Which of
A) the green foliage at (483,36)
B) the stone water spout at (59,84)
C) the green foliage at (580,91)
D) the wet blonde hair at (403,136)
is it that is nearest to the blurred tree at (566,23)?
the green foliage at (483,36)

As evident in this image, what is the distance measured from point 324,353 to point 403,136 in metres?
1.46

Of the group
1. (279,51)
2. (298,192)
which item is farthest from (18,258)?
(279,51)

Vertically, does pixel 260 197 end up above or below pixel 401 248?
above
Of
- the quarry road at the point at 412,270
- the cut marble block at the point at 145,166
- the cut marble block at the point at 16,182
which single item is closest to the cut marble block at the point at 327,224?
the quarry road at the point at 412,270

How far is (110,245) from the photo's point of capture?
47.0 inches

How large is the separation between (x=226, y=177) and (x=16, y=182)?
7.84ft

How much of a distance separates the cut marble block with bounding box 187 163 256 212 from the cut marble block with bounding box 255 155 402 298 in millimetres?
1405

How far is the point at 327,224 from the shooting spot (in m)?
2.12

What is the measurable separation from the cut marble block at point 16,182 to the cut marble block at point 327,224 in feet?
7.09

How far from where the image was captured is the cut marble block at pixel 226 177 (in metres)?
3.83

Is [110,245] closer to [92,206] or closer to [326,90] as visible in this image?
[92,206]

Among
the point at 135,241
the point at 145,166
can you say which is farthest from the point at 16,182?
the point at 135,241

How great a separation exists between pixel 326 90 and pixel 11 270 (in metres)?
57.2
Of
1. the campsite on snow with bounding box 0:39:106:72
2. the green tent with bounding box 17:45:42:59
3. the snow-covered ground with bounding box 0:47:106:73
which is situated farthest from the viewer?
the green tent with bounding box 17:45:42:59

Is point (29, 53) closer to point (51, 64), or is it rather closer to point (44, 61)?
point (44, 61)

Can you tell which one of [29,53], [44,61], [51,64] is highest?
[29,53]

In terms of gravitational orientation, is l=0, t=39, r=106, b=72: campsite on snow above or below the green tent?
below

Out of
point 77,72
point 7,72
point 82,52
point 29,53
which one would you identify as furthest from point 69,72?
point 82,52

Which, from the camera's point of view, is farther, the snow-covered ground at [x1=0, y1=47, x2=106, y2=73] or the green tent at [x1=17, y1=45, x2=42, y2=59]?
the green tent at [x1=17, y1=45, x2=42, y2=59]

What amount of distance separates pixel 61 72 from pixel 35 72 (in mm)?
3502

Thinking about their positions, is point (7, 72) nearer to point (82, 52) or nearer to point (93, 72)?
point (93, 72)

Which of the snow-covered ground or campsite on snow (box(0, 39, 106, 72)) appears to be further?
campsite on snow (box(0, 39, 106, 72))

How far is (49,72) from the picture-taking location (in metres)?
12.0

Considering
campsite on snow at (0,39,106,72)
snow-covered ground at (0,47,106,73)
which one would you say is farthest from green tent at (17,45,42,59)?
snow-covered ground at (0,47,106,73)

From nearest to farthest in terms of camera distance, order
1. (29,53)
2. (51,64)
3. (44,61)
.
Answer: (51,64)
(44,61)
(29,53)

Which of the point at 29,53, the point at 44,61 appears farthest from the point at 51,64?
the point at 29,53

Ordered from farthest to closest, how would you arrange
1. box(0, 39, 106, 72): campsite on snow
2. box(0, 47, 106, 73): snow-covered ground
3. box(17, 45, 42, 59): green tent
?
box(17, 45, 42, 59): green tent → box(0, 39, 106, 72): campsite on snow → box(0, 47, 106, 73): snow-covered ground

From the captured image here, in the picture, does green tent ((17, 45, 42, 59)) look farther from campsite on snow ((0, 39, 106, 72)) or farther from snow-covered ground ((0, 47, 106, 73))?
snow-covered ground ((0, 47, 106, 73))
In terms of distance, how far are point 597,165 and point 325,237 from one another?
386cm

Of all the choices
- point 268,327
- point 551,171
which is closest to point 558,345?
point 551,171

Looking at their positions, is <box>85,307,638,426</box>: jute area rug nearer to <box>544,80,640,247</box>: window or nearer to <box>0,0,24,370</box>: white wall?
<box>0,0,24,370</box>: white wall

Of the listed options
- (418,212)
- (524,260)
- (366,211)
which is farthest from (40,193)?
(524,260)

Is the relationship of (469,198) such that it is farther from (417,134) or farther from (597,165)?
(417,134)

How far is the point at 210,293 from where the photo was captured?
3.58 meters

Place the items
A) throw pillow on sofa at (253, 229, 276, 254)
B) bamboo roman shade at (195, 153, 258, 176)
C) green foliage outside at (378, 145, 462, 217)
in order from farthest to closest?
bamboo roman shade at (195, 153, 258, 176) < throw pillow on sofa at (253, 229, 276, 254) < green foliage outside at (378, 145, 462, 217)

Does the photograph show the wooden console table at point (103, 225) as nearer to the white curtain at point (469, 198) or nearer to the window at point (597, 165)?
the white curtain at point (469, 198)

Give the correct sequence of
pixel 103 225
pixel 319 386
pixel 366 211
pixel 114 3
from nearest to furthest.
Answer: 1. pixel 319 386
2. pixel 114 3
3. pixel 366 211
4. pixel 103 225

++++++++++++++++++++

Work to be completed =
Write out all of the items above word for word, from the first line to the last.

Reply to the exercise =
Which of
A) the green foliage at (483,36)
B) the stone water spout at (59,84)
C) the green foliage at (580,91)
D) the wet blonde hair at (403,136)
is it that is nearest to the blurred tree at (566,23)?
the green foliage at (483,36)

As evident in this image, what is the distance measured from point 324,353 to point 403,136 in metres?
1.46

Of the group
1. (279,51)
2. (298,192)
which item is farthest from (18,258)?
(279,51)

Vertically, does pixel 260 197 end up above or below pixel 401 248?
above
Of
- the quarry road at the point at 412,270
- the cut marble block at the point at 145,166
- the cut marble block at the point at 16,182
which single item is closest to the cut marble block at the point at 327,224?
the quarry road at the point at 412,270

How far is (110,245) from the photo's point of capture?
47.0 inches

How large is the separation between (x=226, y=177) and (x=16, y=182)?
7.84ft

How much of a distance separates the cut marble block with bounding box 187 163 256 212 from the cut marble block with bounding box 255 155 402 298 in millimetres?
1405

How far is the point at 327,224 from the shooting spot (in m)?
2.12

What is the measurable separation from the cut marble block at point 16,182 to the cut marble block at point 327,224 in feet?
7.09

How far from where the image was captured is the cut marble block at pixel 226 177 (in metres)?
3.83

Is [110,245] closer to [92,206] or closer to [326,90] as visible in this image?
[92,206]

Among
the point at 135,241
the point at 145,166
can you say which is farthest from the point at 16,182?
the point at 135,241

How great a separation exists between pixel 326 90 and pixel 11 270 (in metres)?
57.2
Of
1. the campsite on snow with bounding box 0:39:106:72
2. the green tent with bounding box 17:45:42:59
3. the snow-covered ground with bounding box 0:47:106:73
which is situated farthest from the viewer?
the green tent with bounding box 17:45:42:59

Is point (29, 53) closer to point (51, 64), or is it rather closer to point (44, 61)?
point (44, 61)

Can you tell which one of [29,53], [44,61], [51,64] is highest?
[29,53]

In terms of gravitational orientation, is l=0, t=39, r=106, b=72: campsite on snow above or below the green tent?
below

Out of
point 77,72
point 7,72
point 82,52
point 29,53
which one would you identify as furthest from point 69,72?
point 82,52

Which, from the camera's point of view, is farther, the snow-covered ground at [x1=0, y1=47, x2=106, y2=73] or the green tent at [x1=17, y1=45, x2=42, y2=59]?
the green tent at [x1=17, y1=45, x2=42, y2=59]

What amount of distance separates pixel 61 72 from pixel 35 72 (in mm)?
3502

Thinking about their positions, is point (7, 72) nearer to point (82, 52) or nearer to point (93, 72)?
point (93, 72)

Which of the snow-covered ground or campsite on snow (box(0, 39, 106, 72)) appears to be further?
campsite on snow (box(0, 39, 106, 72))

How far is (49,72) from the picture-taking location (in metres)?
12.0

Considering
campsite on snow at (0,39,106,72)
snow-covered ground at (0,47,106,73)
which one would you say is farthest from green tent at (17,45,42,59)?
snow-covered ground at (0,47,106,73)

From nearest to farthest in terms of camera distance, order
1. (29,53)
2. (51,64)
3. (44,61)
.
Answer: (51,64)
(44,61)
(29,53)

Which of the point at 29,53, the point at 44,61 appears farthest from the point at 51,64?
the point at 29,53

Ordered from farthest to closest, how would you arrange
1. box(0, 39, 106, 72): campsite on snow
2. box(0, 47, 106, 73): snow-covered ground
3. box(17, 45, 42, 59): green tent
?
box(17, 45, 42, 59): green tent → box(0, 39, 106, 72): campsite on snow → box(0, 47, 106, 73): snow-covered ground

From the captured image here, in the picture, does green tent ((17, 45, 42, 59)) look farther from campsite on snow ((0, 39, 106, 72)) or farther from snow-covered ground ((0, 47, 106, 73))?
snow-covered ground ((0, 47, 106, 73))
In terms of distance, how far are point 597,165 and point 325,237 from one another?
386cm

Of all the choices
- point 268,327
- point 551,171
which is closest to point 558,345?
point 551,171

Looking at their positions, is <box>85,307,638,426</box>: jute area rug nearer to <box>544,80,640,247</box>: window or nearer to <box>0,0,24,370</box>: white wall?
<box>0,0,24,370</box>: white wall

Of the listed options
- (418,212)
- (524,260)
- (366,211)
which is farthest from (40,193)?
(524,260)

Is the relationship of (469,198) such that it is farther from (417,134) or farther from (597,165)?
(417,134)

How far is the point at 210,293 from where the photo was captured?
3.58 meters

Place the items
A) throw pillow on sofa at (253, 229, 276, 254)
B) bamboo roman shade at (195, 153, 258, 176)
C) green foliage outside at (378, 145, 462, 217)
in order from farthest to closest?
bamboo roman shade at (195, 153, 258, 176) < throw pillow on sofa at (253, 229, 276, 254) < green foliage outside at (378, 145, 462, 217)

Does the photograph show the wooden console table at point (103, 225) as nearer to the white curtain at point (469, 198) or nearer to the window at point (597, 165)?
the white curtain at point (469, 198)

Give the correct sequence of
pixel 103 225
pixel 319 386
pixel 366 211
pixel 114 3
from nearest to furthest.
Answer: 1. pixel 319 386
2. pixel 114 3
3. pixel 366 211
4. pixel 103 225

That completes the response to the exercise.